#### [Texte à lire]
===============
Madagascar entre le dynamisme et le mora-mora

I. - Une paix politique certaine

Existe-t-il ailleurs si belle lumière que celle de l'Imerina en hiver ? Une lumière précise et chaude qui, vers le soir, vernit d'une couche d'or les collines, les rizières et Tananarive. Le vert aigu du riz naissant chante sur l'ocre rouge des diguettes et, couronnée d'argent par le palais de la Reine, la ville se dresse dans une apothéose de jasmin de Corse et de bougainvillées.

Pourtant, ce paysage de gloire est triste. Tristes, ces villages pressés autour de leurs deux églises, la catholique et la protestante. Tristes, les tanety (collines)4soutachées de banquettes au long des courbes de niveau. Triste, la ville elle-même, avec son marché muet sous une carapace de parasols blancs, avec ces maisons à pignon serrées les unes par-dessus les autres en une perspective de « naïf ». Une mélancolie pèse jusque sur les étals de fleurs qui, le vendredi, s'écoulent par l'avenue de l'Indépendance en un fleuve multicolore.

Madagascar est un pays de paix. Le voyageur qui a longueur d'année, passe d’États troublés en États révoltés en éprouve un soulagement. Je n'étais pas revenu depuis trois ans. Peu de changements dans l'économie. Une grande stabilité, sans doute un peu sommeillante, en politique. Ce sera devant l'Histoire un singulier mérite, pour le président Tsiranana5, d'avoir, sans aucun heurt, fait doubler le cap de l'indépendance à un pays dont on nous assurait qu'elle y serait le signal d'une guerre tribale. Depuis dix ans, Madagascar vit dans le calme. Peu à peu, certaines de ses plaies, comme l'affreux cloaque d'Isotry, le bas faubourg de Tananarive, se guérissent. Tout cela se fait sans fracas, sans ostentation. Ce pays un peu bourgeois est discret.

Difficile équilibre ethnique

Cela veut-il dire que, même sur le plan de la politique, Madagascar ne connaît pas de problèmes ? L'île renferme trop de contradictions pour qu'il en puisse aller ainsi ; quoique les différences ethniques n'empêchent pas l'unité malgache, elles n'en constituent pas moins le ferment de la vie politique et sont à l'origine de tous ses problèmes.
===============
#### [Extrait des données]
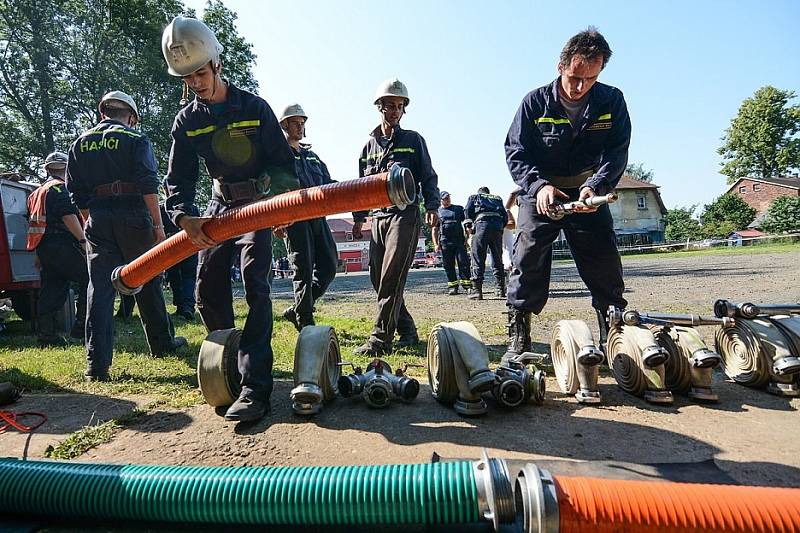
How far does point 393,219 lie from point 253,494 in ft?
===============
#### [Consignes]
1) Réécrivez le passage du texte sur Madagascar situé entre « I. - Une paix » et « et de bougainvillées. », bornes incluses, en remplaçant « Tananarive » par « Antananarivo ».
2) Résumez le texte sur Madagascar en deux phrases.
3) Veuillez indiquer, d'après le texte sur Madagascar, quel jour les étals de fleurs s'écoulent par l'avenue de l'Indépendance.
Les données ne servent à rien ici.

#### [Réponses]
1)
I. - Une paix politique certaine

Existe-t-il ailleurs si belle lumière que celle de l'Imerina en hiver ? Une lumière précise et chaude qui, vers le soir, vernit d'une couche d'or les collines, les rizières et Antananarivo. Le vert aigu du riz naissant chante sur l'ocre rouge des diguettes et, couronnée d'argent par le palais de la Reine, la ville se dresse dans une apothéose de jasmin de Corse et de bougainvillées.

2) Malgré la beauté de sa lumière, le paysage de l'Imerina et de Tananarive paraît triste, mais Madagascar est un pays de paix, où le président Tsiranana a mené l'indépendance sans heurt et où règne le calme depuis dix ans. Les différences ethniques n'empêchent pas l'unité malgache, mais elles sont le ferment de la vie politique et à l'origine de tous ses problèmes.

3) Le vendredi.